7. Agent: Ask to send tokens and execute

8. Denial test: Set a tiny cap, try to exceed it, confirm on-chain denial



See `STATUS.md` for current progress.



## Connected Repositories



Starkclaw is part of a multi-repo system. Key integration surfaces:



1. [`keep-starknet-strange/starknet-agentic`](https://github.com/keep-starknet-strange/starknet-agentic)

   - Canonical `session-account` lineage source

   - Consumed through:

     - `./scripts/contracts/check-session-account-parity.sh`

     - `./scripts/contracts/declare-session-account`

     - `UPSTREAM_SESSION_ACCOUNT_PATH`



2. [`omarespejel/SISNA`](https://github.com/omarespejel/SISNA)

   - Remote signer boundary for session-key signing flows

   - Consumed through:

     - `apps/mobile/lib/signer/**`

     - `keyring-proxy-signer.ts` request auth + strict response checks

     - transport hardening (TLS pinning + runtime guards)

   - Production key-custody note:

     - SISNA currently requires explicit

       `KEYRING_ALLOW_INSECURE_IN_PROCESS_KEYS_IN_PRODUCTION=true`

       when running with in-process keys in production.

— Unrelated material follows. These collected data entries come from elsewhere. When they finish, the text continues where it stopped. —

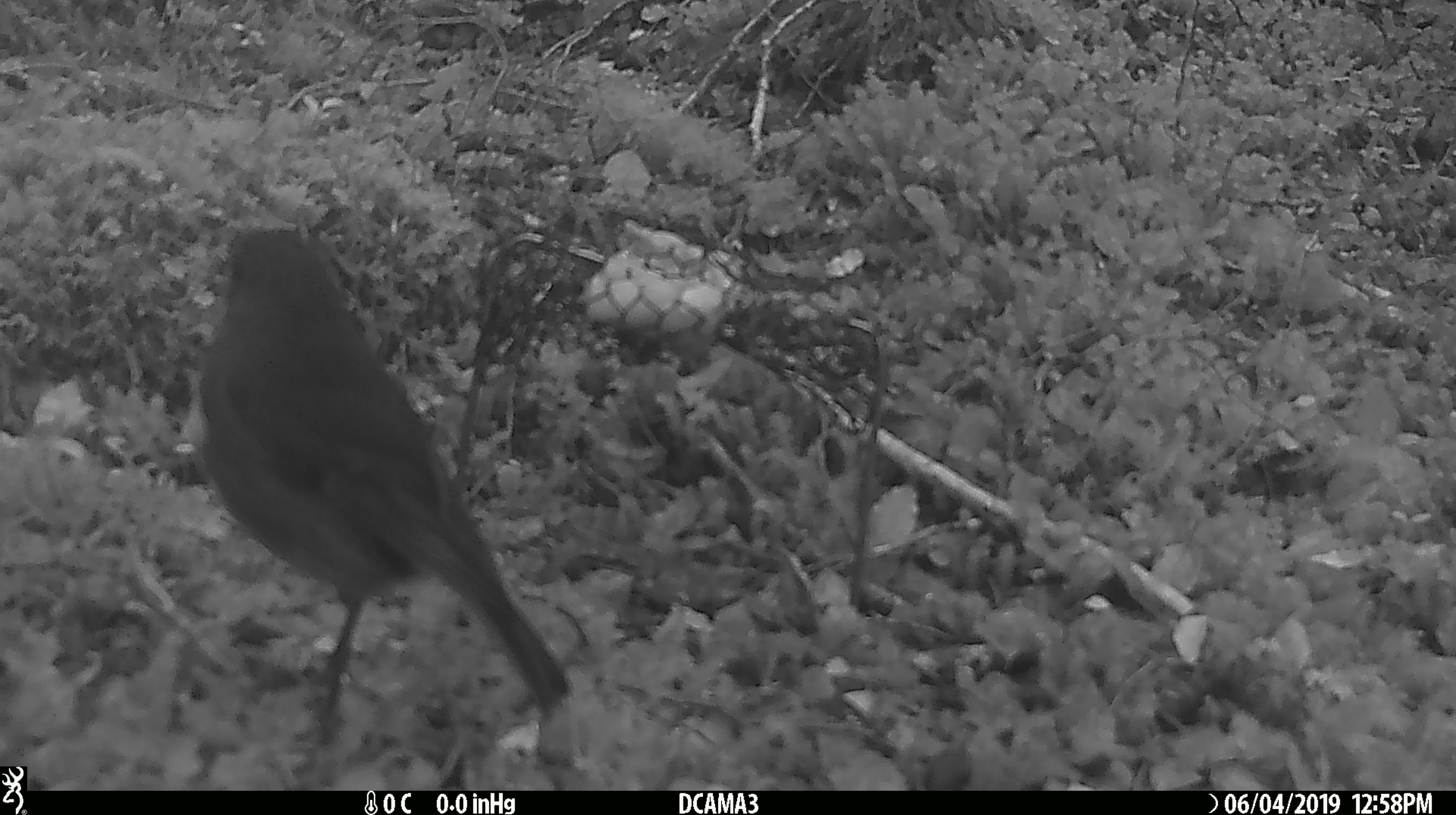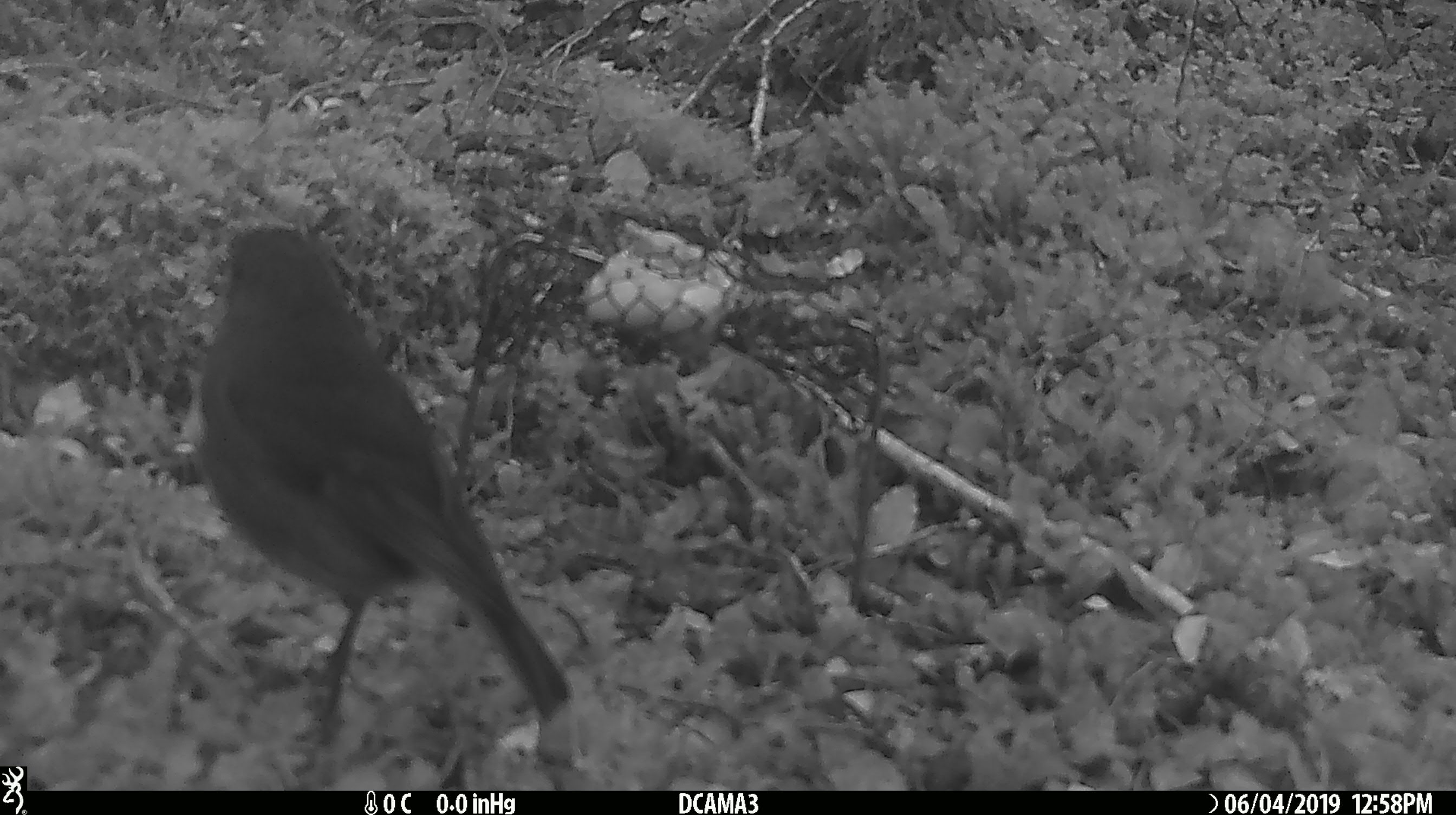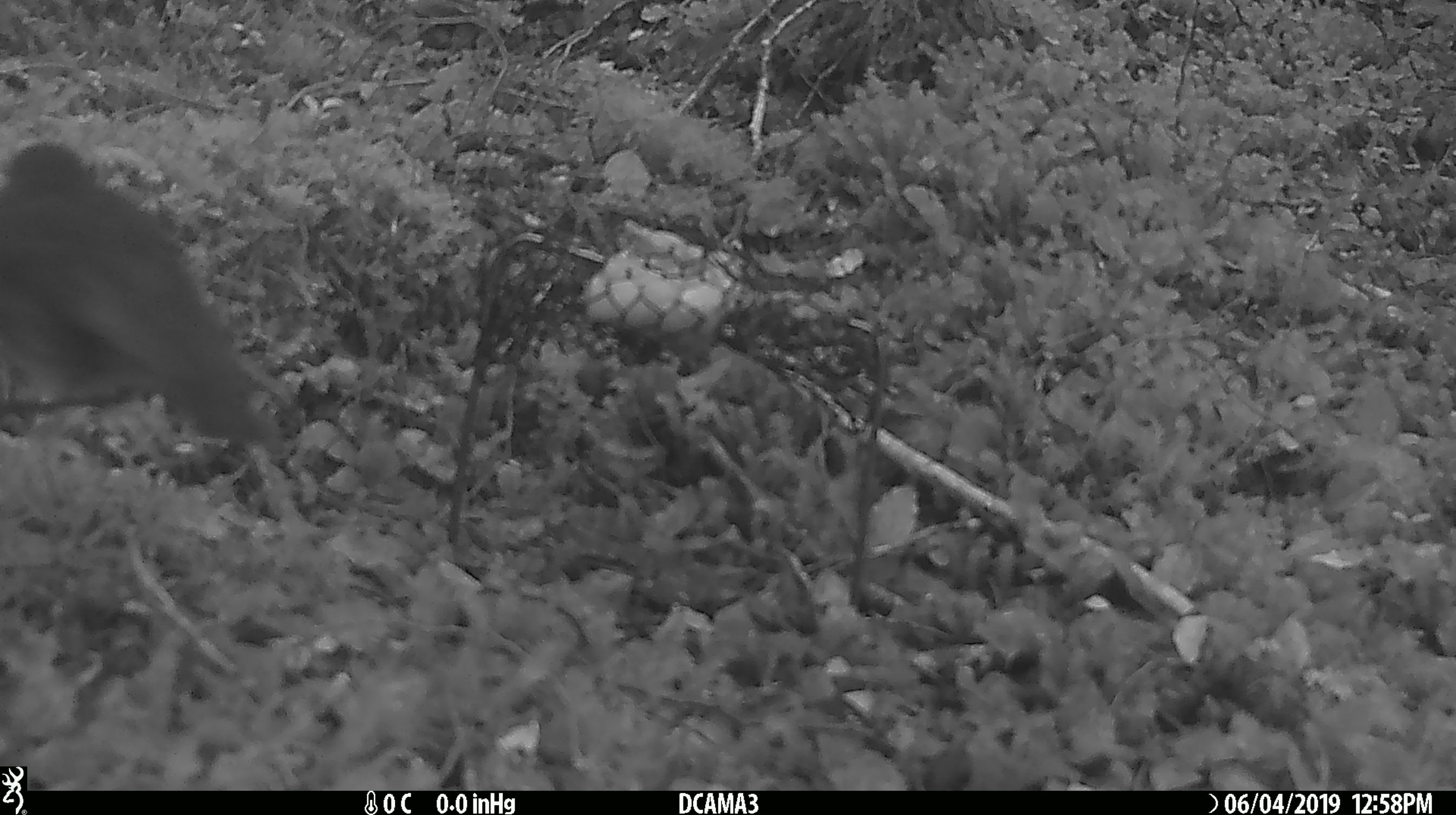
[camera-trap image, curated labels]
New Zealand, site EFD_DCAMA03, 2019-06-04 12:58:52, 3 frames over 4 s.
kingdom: Animalia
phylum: Chordata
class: Aves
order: Passeriformes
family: Petroicidae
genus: Petroica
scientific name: Petroica australis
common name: new zealand robin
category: robin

     - This is a temporary explicit-risk guard until external KMS/HSM

       signer backend mode is available.



Integration rule of thumb:



- Upstream contract/API changes must be reflected in parity checks, signer adapters, and mobile execution wiring before release.



## Repo Layout



- `apps/mobile/`: Expo app (Expo Router)

- `contracts/`: Starknet account-contract tooling/docs

- `scripts/`: deterministic commands (CI calls these)

- `spec.md`: product spec

- `IMPLEMENTATION_PLAN.md`: milestone plan

- `STATUS.md`: current state + verification steps

- `CLAUDE.md`, `agents.md`, `.claude/skills/**`: agentic-native context and skills



## Agentic-Native Development (Yes, On Purpose)

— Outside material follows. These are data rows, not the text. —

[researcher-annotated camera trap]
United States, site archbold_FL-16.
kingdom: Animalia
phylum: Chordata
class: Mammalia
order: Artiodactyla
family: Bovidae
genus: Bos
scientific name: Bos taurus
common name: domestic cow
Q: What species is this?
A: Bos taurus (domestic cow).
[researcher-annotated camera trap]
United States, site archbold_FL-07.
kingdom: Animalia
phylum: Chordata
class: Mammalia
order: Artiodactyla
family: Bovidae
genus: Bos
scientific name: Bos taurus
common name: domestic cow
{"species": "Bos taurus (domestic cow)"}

This repository is structured so AI agents can work effectively without making the project unreviewable:



- `STATUS.md` is the single source of truth for what's next and how to verify

- `./scripts/check` is the contract between local dev and CI

- Changes should land as small vertical slices with frequent commits

- Secrets never belong in commits, logs, or prompts



If you want to contribute with AI assistance, start with `BYOA.md`, `CLAUDE.md`, and `agents.md`.



## Versioning and Release Policy



- Changelog: `CHANGELOG.md`

- Versioning policy: `VERSIONING.md`



Until `1.0.0`, releases are pre-1.0 semantic and include explicit security callouts in release notes.



## Contributing



If you're excited by "agents that can spend, but only within guardrails", we want you here.

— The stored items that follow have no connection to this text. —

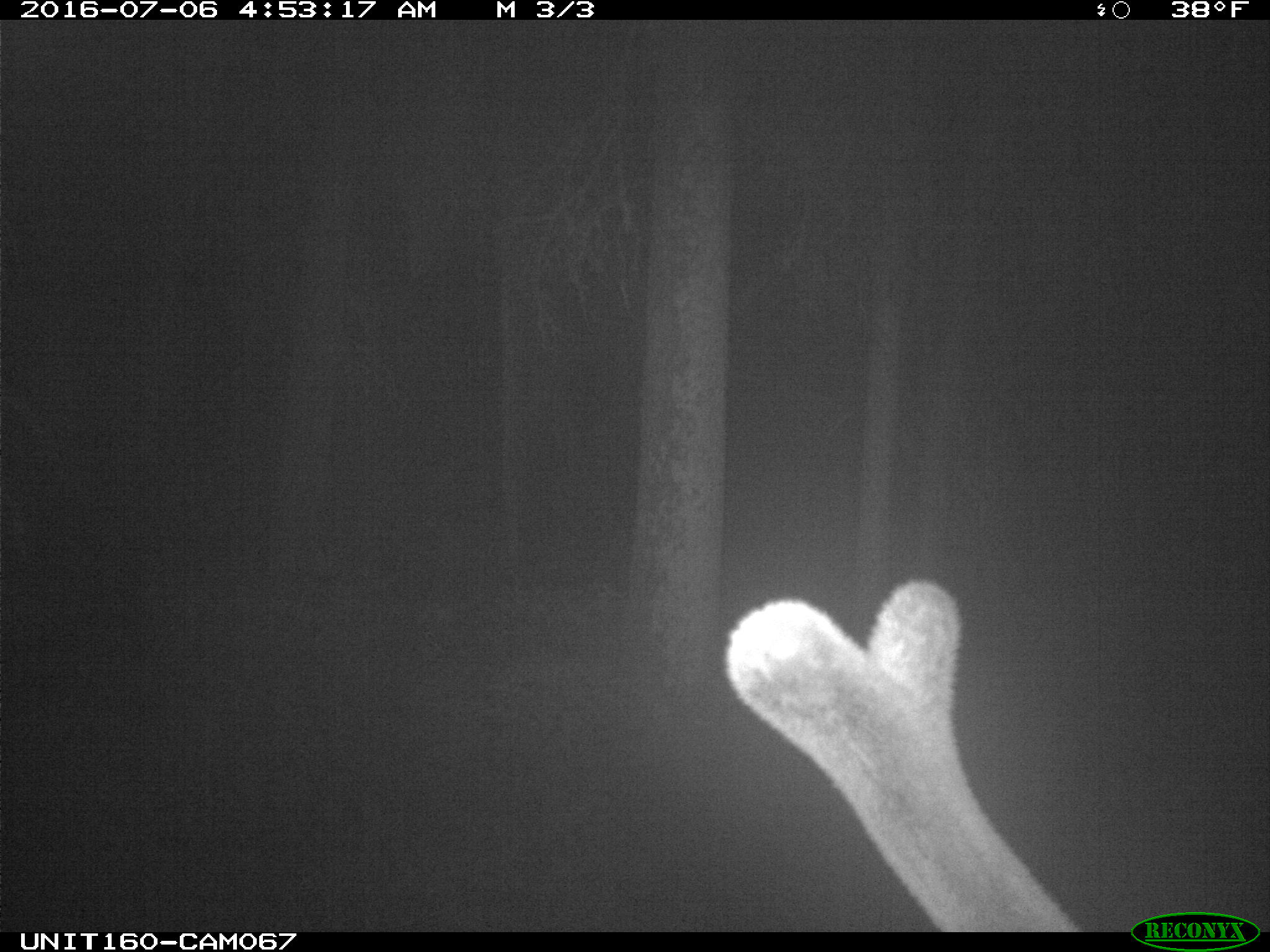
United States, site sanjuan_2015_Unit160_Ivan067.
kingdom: Animalia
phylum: Chordata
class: Mammalia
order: Artiodactyla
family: Cervidae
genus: Cervus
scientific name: Cervus elaphus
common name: red deer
Cervus elaphus (red deer).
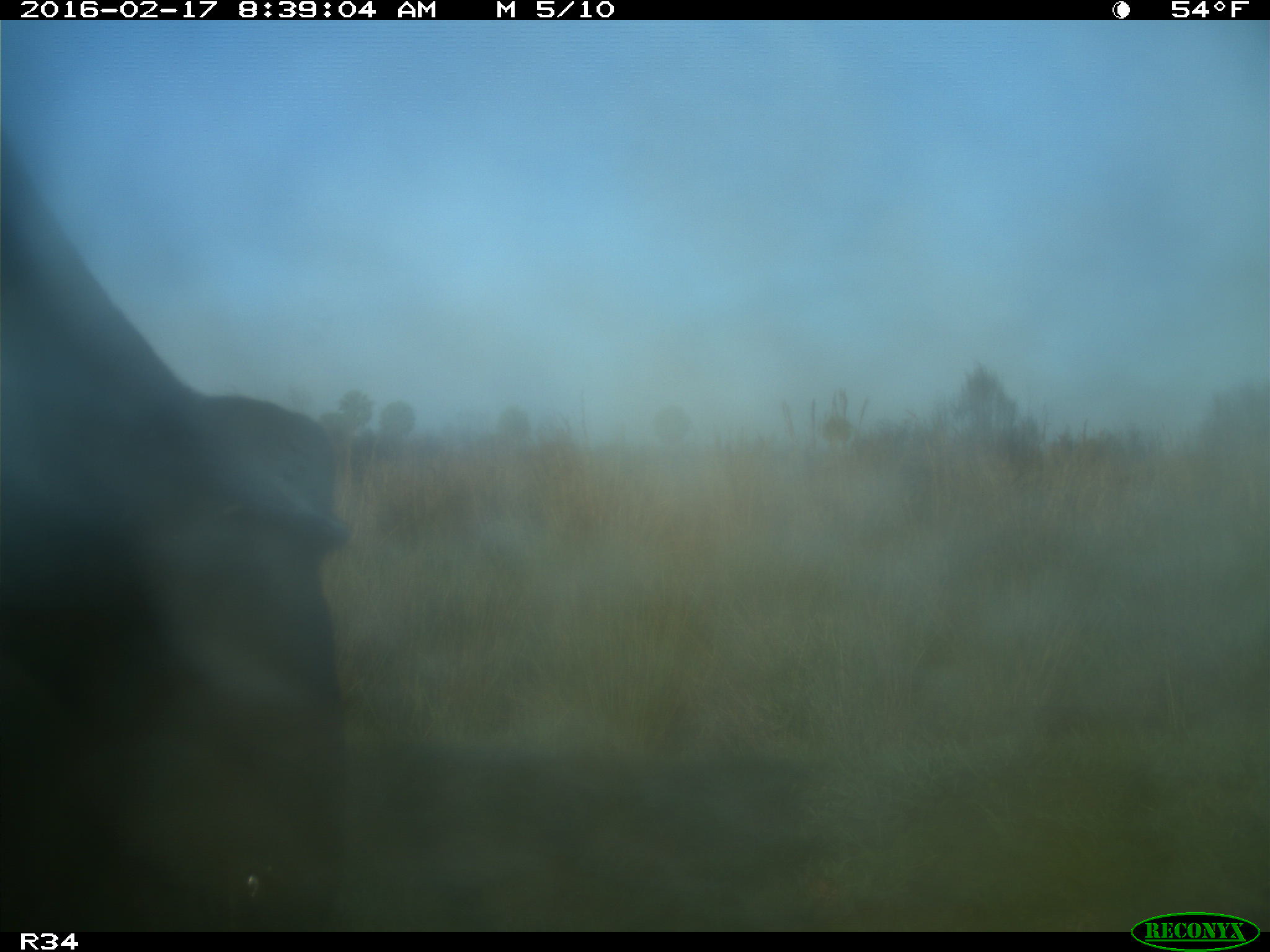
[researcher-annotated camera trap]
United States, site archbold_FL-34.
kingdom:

High-leverage contributions:



- LLM provider adapter + streaming chat (keeping keys out of model context)

- Better policy UX (multi-target allowlists, selector allowlists)

- Devnet-first onboarding (lower friction than Sepolia declare/deploy)

- UI polish (premium "trustworthy wallet" feel)

- Security hardening + tests



Workflow:



1. Pick an issue (or open one with a crisp problem statement)

2. Keep PRs small and runnable

3. Run `./scripts/check` before opening a PR

4. Update `STATUS.md` when you change the verification story



## Security



This is experimental software.



- Do not use mainnet funds

- Do not assume the contract or app is hardened against real adversaries

- The core security claim is _bounded authority_ via on-chain policy, not "the agent is safe"



If you find a vulnerability, report it responsibly via [SECURITY.md](./SECURITY.md).



## Acknowledgements



- Canonical AA safety-rails lineage: `keep-starknet-strange/starknet-agentic/contracts/session-account`

- Starknet.js for transaction building and signing



## License



MIT. See `LICENSE`.



Validation: dependency-review live run check (2026-02-14).